- **Page text**:
[Start of section]
Can sail for a maximum of three hours underwater, each hours submerged travel costing 5sp in chemicals for the air recycling rig.
Making such a boat will cost 3000sp, or £150, but can be done by an ordinary boatyard. - Drebbel's
boat was crap. It couldn't submerge totally, you needed to keep the
hatch of the 'conning tower' open so the crew could breathe and it
was appallingly easily swamped unless the water was completely calm. The ship still exists at the King's boathouse in Westminster, but it will need repairs.
- Drebbel
was a sorcerer. The boat did indeed work but only because the cunning
swine utilised a temporary magic portal to another world to refresh the
atmosphere inside the vessel. On one test the 'atmospheric portal'
did not open onto the refreshing sea breezes of Theta Reticuli VI, but
onto the soupy and miasmic lower clouds of a gas giant, killing all
in the boat. There is a pond in a secret location in Herefordshire
covered by a sealed dome where the still open portal pumps toxic oily
fumes into the water and years later pollutes the air above it. Natural
philosophers and engineers seek a way of closing it, but some
horrible floating betentacled things got in through the portal and
are making it difficult.
[End of section]
[Collected data entries]
[Start of section]
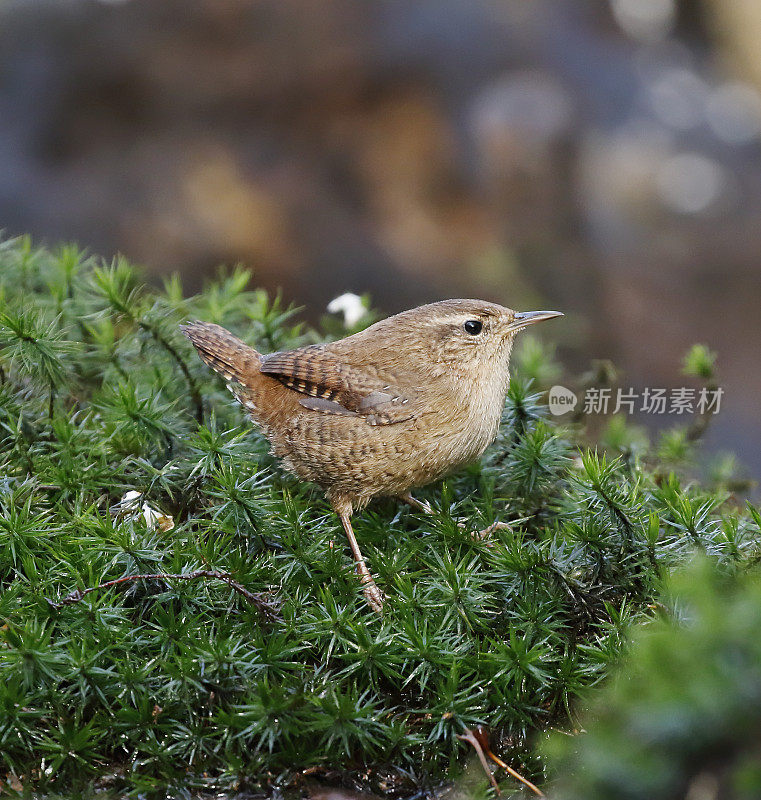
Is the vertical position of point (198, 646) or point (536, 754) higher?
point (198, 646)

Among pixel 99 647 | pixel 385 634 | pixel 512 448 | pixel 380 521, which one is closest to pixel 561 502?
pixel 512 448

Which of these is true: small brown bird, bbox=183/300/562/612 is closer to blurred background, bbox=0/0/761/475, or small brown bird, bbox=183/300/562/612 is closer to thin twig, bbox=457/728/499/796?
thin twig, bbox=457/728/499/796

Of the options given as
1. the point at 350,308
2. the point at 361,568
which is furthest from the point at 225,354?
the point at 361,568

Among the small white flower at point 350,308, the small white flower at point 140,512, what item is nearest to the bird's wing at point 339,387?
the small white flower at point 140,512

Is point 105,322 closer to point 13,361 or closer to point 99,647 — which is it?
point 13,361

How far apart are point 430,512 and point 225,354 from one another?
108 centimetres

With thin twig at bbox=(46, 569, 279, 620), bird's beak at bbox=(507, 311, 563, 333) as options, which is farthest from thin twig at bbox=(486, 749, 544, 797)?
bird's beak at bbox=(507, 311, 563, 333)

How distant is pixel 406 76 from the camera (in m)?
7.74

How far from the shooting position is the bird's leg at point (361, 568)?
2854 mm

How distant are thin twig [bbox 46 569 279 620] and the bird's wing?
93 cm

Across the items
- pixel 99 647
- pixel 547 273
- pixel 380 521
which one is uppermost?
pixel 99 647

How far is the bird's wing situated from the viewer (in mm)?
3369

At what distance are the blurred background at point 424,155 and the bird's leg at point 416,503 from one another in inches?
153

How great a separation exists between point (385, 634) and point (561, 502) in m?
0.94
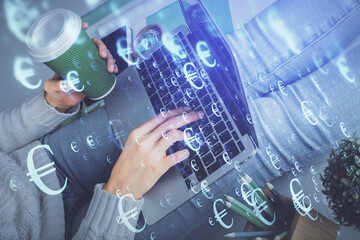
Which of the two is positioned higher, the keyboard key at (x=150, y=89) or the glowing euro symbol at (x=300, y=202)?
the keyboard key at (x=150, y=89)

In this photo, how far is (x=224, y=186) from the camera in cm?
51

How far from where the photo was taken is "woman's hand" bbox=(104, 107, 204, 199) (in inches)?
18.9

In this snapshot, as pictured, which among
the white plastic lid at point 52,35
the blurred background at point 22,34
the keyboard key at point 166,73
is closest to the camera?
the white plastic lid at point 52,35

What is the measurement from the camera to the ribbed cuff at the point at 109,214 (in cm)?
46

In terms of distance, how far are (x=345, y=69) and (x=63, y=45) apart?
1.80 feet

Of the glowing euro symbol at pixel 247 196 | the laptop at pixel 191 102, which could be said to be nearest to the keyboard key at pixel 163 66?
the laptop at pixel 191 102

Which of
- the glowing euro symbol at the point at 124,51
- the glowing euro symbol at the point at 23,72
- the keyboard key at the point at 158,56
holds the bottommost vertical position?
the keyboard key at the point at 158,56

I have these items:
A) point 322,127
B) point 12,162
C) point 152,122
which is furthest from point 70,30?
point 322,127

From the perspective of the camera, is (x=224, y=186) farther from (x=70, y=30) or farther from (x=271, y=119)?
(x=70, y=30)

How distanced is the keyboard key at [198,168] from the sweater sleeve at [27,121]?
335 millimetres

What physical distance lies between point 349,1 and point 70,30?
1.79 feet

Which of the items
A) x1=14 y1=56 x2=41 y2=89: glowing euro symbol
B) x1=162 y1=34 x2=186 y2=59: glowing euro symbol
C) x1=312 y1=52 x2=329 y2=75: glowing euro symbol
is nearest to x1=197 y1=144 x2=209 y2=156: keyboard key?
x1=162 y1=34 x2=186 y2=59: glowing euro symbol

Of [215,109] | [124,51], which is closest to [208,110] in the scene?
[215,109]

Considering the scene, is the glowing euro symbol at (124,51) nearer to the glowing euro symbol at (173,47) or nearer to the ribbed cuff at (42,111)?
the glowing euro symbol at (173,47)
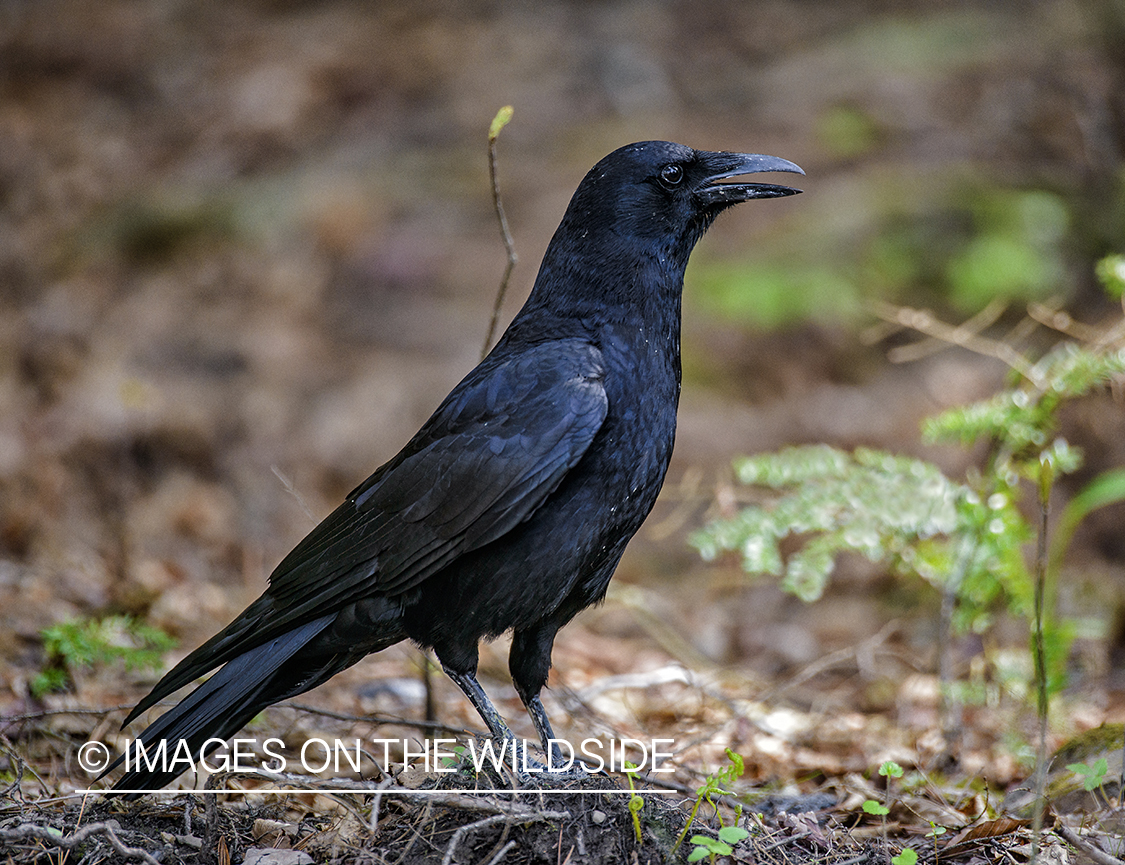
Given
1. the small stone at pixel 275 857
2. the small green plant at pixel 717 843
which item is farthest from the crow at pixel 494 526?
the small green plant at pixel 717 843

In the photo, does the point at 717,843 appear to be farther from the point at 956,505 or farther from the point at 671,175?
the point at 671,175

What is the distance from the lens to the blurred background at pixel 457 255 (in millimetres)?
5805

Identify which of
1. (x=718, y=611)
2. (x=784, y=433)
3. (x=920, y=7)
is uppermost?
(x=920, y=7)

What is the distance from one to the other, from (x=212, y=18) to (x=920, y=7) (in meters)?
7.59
[End of section]
- **Task requirements**:
1/ Answer these questions from the text about Drebbel's boat:
(a) What will making such a boat cost?
(b) Where does the ship still exist?
(c) In which county is the pond covered by a sealed dome?
2/ Reproduce the text about Drebbel's boat from "Can sail for" to "will need repairs.".

- **Results of the exercise**:
1/
(a) 3000sp, or £150.
(b) At the King's boathouse in Westminster.
(c) Herefordshire.

2/
Can sail for a maximum of three hours underwater, each hours submerged travel costing 5sp in chemicals for the air recycling rig.
Making such a boat will cost 3000sp, or £150, but can be done by an ordinary boatyard. - Drebbel's
boat was crap. It couldn't submerge totally, you needed to keep the
hatch of the 'conning tower' open so the crew could breathe and it
was appallingly easily swamped unless the water was completely calm. The ship still exists at the King's boathouse in Westminster, but it will need repairs.